Y, por seguir en el ámbito sanitario hasta el final, veamos qué sucede con las farmacias. ¿Ustedes creen que deba entrar en sus obligaciones la de tamponar los problemas presupuestarios de la sanidad pública? ¿Que se les pueda exigir por ser ésta su principal cliente? Porque es eso, ni más ni menos, lo que está sucediendo más allá del maquillaje conceptual. Se adeuda a las farmacias el coste de la medicación dispensada a los pacientes y que las mismas habrán de abonar a las empresas suministradoras, así que, para el último trimestre (se habla de pagar dos tercios de la deuda correspondiente a septiembre y, después, ni un duro hasta enero), las farmacias tendrán que solicitar un préstamo bancario para ir trampeando. Y, de los intereses, ya se verá. ¿Y por qué no solicita el préstamo la propia Administración, en lugar de trasladar la crisis de liquidez a los inocentes? Ignoro si sería oportuno que la dispensación de fármacos formase parte de las prestaciones públicas y se prescindiese de intermediarios pero, en tanto no suceda, las empresas privadas, sean farmacias, constructoras o proveedoras de canapés, no pueden estar sujetas a una decisión unilateral que se impone por la fuerza. En estas circunstancias el Estado, sea central o autonómico, pasa de referente legal a enemigo agazapado al acecho de tu propia comida, y el simple hecho de tener que precaverse ante posibles arbitrariedades, de algún modo lo pone en solfa.

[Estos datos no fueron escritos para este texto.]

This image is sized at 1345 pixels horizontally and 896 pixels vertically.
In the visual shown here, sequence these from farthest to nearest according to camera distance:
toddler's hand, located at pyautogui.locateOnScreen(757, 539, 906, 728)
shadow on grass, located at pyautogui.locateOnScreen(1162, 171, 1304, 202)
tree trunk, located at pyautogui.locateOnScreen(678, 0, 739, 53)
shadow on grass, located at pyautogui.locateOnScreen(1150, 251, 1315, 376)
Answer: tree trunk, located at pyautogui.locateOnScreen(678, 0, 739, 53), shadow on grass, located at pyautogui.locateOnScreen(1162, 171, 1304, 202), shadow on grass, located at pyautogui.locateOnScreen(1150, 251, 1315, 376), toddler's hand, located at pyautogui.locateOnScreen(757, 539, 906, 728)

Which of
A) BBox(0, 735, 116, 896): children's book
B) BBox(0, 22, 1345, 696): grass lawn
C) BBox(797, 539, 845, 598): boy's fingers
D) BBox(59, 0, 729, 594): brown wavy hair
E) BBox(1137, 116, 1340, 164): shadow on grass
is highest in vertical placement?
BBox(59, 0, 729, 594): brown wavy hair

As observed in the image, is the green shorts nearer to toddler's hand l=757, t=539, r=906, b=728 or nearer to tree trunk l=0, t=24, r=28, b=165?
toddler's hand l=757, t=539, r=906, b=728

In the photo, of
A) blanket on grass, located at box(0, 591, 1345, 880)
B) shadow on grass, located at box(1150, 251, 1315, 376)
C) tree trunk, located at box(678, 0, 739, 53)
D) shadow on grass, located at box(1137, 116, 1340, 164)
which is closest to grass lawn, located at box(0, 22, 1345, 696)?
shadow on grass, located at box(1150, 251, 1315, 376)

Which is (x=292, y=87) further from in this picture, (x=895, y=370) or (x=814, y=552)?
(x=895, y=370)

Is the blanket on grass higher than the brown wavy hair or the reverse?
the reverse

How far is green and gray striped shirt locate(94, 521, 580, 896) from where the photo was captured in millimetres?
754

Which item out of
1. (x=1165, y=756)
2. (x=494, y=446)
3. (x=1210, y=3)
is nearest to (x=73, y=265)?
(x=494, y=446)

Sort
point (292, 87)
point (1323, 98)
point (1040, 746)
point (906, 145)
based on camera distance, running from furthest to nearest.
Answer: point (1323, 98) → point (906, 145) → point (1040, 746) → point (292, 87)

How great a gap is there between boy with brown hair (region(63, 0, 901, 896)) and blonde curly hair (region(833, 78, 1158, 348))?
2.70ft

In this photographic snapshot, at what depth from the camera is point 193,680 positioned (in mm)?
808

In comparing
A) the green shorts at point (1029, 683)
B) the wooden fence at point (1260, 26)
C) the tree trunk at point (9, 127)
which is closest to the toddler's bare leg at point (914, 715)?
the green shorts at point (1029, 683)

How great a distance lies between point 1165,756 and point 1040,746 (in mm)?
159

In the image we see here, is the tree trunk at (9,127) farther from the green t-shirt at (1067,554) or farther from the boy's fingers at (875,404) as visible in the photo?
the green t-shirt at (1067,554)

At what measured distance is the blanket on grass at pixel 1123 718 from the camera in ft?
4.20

El ejemplo farmacéutico es sólo uno más entre lo que sucede en diferentes ámbitos, porque la legislación sólo se aplica a rajatabla cuando los dineros a debate son los del administrado. Soy consciente de no descubrir nada nuevo y eso es, precisamente, lo que preocupa. La sanidad, por su complejidad e importancia estratégica, necesita de una gestión juiciosa y experta, con previsión y priorización. Me consta que, en nuestra Comunidad, cuando menos se intenta, así que trascenderé al ámbito estatal y tres ministros en año y medio, la última Leire Pajín, una socióloga (¿con título?) metida en política desde los 24 años y sin experiencia laboral alguna ni, por supuesto, sanitaria, no es movida que suscite confianza. Es posible que los equipos asesores sean lo importante y, en tal caso, ¿cualquier político puede ser comodín? ¡Pues no me quedo tranquilo, qué quieren! Porque me imagino, con todo y mi sin par sentido común, de tenerlo, nombrado ministro de Fomento. O de Proyectos Aeroespaciales. ¿A nadie se le ocurriría? Pues bien que ocurre con otros. Sin embargo, ¿no habrá alguien que, a más de cabeza bien amueblada -¿la examinan? ¿Quiénes y cómo?- sepa del tema en cuestión?

Pues eso: que en Sanidad, entre las farmacias, la ministrada y lo que dejo en el tintero, pocos motivos para el optimismo y a verlas venir. Como de costumbre, por otra parte. ¡Qué habremos hecho para estar así? Limitarnos a votar cada 4 años, supongo.